→ Quoted text

Wild Beasts (Franco Prosperi, 1983)
"Lions and tigers and bears! Oh my!"
This is a strange beast to say the least! It is a rather cheesy Italian horror film that comes extremely late on in the 'nature runs amok' subgenre that was big in the 1970s, yet also anticipates certain aspects of Jurassic Park a decade later! And probably the best recent comparison would be to that Hungarian film
White God, though White God 'limits' itself to just one species going crazy, while Wild Beasts has a whole menagerie! But I cannot think of any other films that involve an entire zoo of animals being driven crazy by PCP-polluted drinking water and going off on perhaps the wildest night of hijinks that there ever has been!
It was directed by one half of the filmmaking team behind some of the most eye-popping and morally difficult mondo films ever made (Mondo Cane, Africa Addio and Goodbye Uncle Tom), films which fuse real life atrocity footage (usually involving animals but in Africa Addio civil war footage and Goodbye Uncle Tom recreations of the height of slavery filmed with the co-operation of Papa Doc's regime in Haiti!) with rather moralising voiceovers ablout the state of the world today. Despite being entirely fictional Wild Beasts still kind of fits into this tradition!
We start off with a couple of title cards, one situating us in a "north european city" which from all of the signage around the place is in Germany (though from the extras apparently lots of scenes were filmed in Rome, and a couple in South Africa!), and the other giving us a moral quotation that basically spoils the final twist of the film from the very opening
(in the way that it equates animals and children together)

→ Entries shown
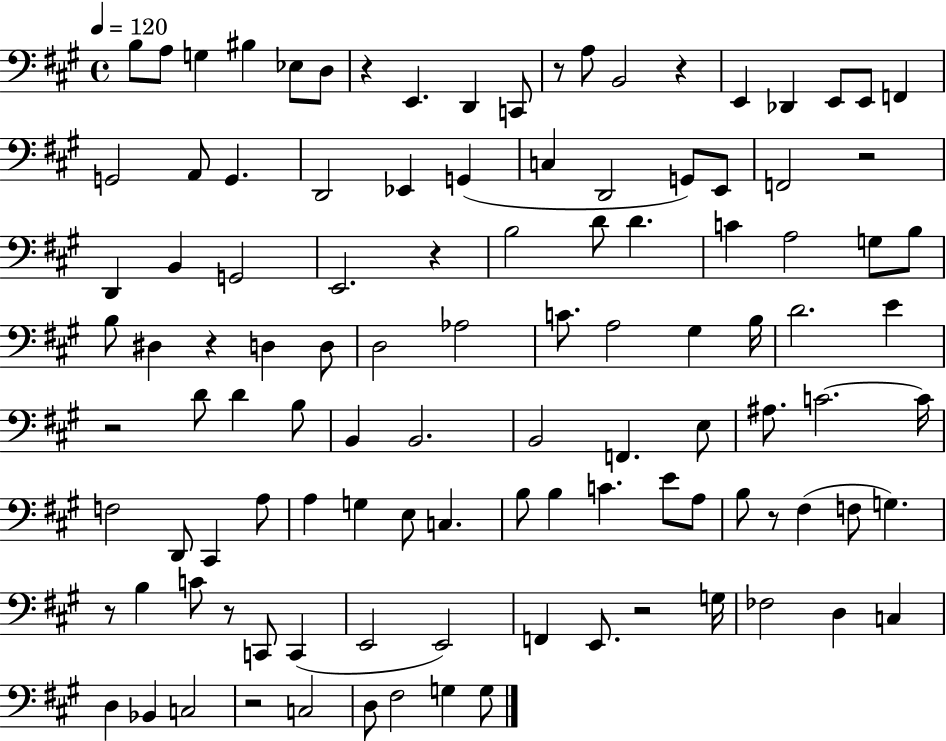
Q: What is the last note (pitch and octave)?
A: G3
...
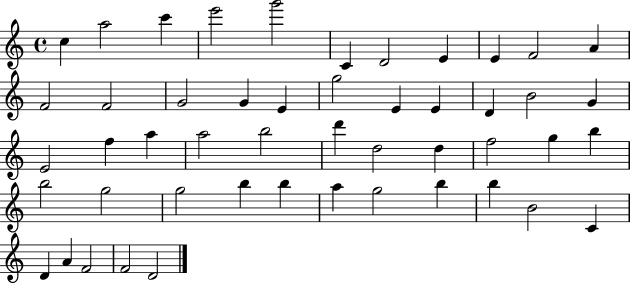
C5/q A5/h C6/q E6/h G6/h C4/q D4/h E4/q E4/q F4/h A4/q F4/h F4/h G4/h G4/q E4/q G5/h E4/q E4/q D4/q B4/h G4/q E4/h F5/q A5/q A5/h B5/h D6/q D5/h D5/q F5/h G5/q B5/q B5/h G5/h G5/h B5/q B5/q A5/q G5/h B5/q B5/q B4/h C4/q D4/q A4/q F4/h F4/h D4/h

→ To be done
- A) According to the Wild Beasts review, what gets driven crazy by PCP-polluted drinking water in the film?
- B) In the Wild Beasts review, write out the stretch from "Wild Beasts (Franco" through "ever has been!" again, swapping "menagerie" for "collection".
- C) Carry on the Wild Beasts review from the point where it stops.

→ Answers to the tasks
- A) An entire zoo of animals.

- B)
Wild Beasts (Franco Prosperi, 1983)
"Lions and tigers and bears! Oh my!"
This is a strange beast to say the least! It is a rather cheesy Italian horror film that comes extremely late on in the 'nature runs amok' subgenre that was big in the 1970s, yet also anticipates certain aspects of Jurassic Park a decade later! And probably the best recent comparison would be to that Hungarian film
White God, though White God 'limits' itself to just one species going crazy, while Wild Beasts has a whole collection! But I cannot think of any other films that involve an entire zoo of animals being driven crazy by PCP-polluted drinking water and going off on perhaps the wildest night of hijinks that there ever has been!

- C)
and then moves into its opening sequence showing lots of shots of polluted water flowing into a sewage treatment plant and quite classy shots of a nighttime cityscape over which some
cool jazz plays! This is really where the moralising aspect gets hilarious as we're obviously meant to see that it is all man's fault for the pollution in their drinking water that drives all of the innocent animals wild, but the film rather over-eggs this aspect, especially in the shot going down the escalator into the subway where on the side rail there are about a dozen used syringes just stuck haphazardly into some Play Dough, like some sort of abstract scuplture piece! Its all fantastically
Chris Morris-anticipating, because I'm sure that we've all seen discarded syringes lying around the place, usually in groups of ten to fifteen! These darn kids today and their new fangled drug habits! (That even crops up again in Prosperi's interview on the disc, where he mentions the slightly implausible statistic that 80% of children in Italy 12 years old or over have used Cocaine!)
Anyway
somehow, whether by organisational oversight or simply roaming gangs of careless street drug users, the city's drinking water becomes contaminated with PCP (making this film a bit in the tradition of George A. Romero's The Crazies), and we get lots of ominous close up shots of animals drinking, gardeners merrily spraying the flowerbeds with their hoses and so on, all shot with wonderfully overdubbed slurping sounds and an ominously building chord on the soundtrack! Especially when the blind man (who has wandered in from Suspiria or The Beyond) does not notice that their seeing eye dog has started drinking from a puddle! (Uh oh!)
There are a couple of shots here that start to betray the filmmaker's mondo film origins, perhaps most obviously the without warning one of the shot of meat being cut up for the big cats to eat, including a decapitated horse's head on a chopping block getting cut in two down the middle with a meat cleaver. Its not quite at the stage of showing real death on camera at the moment that it occurs, but we're still getting a bit of an insight into the bloody business of keeping carnivores fed (and kind of anticipates that early slaughterhouse sequence in White God).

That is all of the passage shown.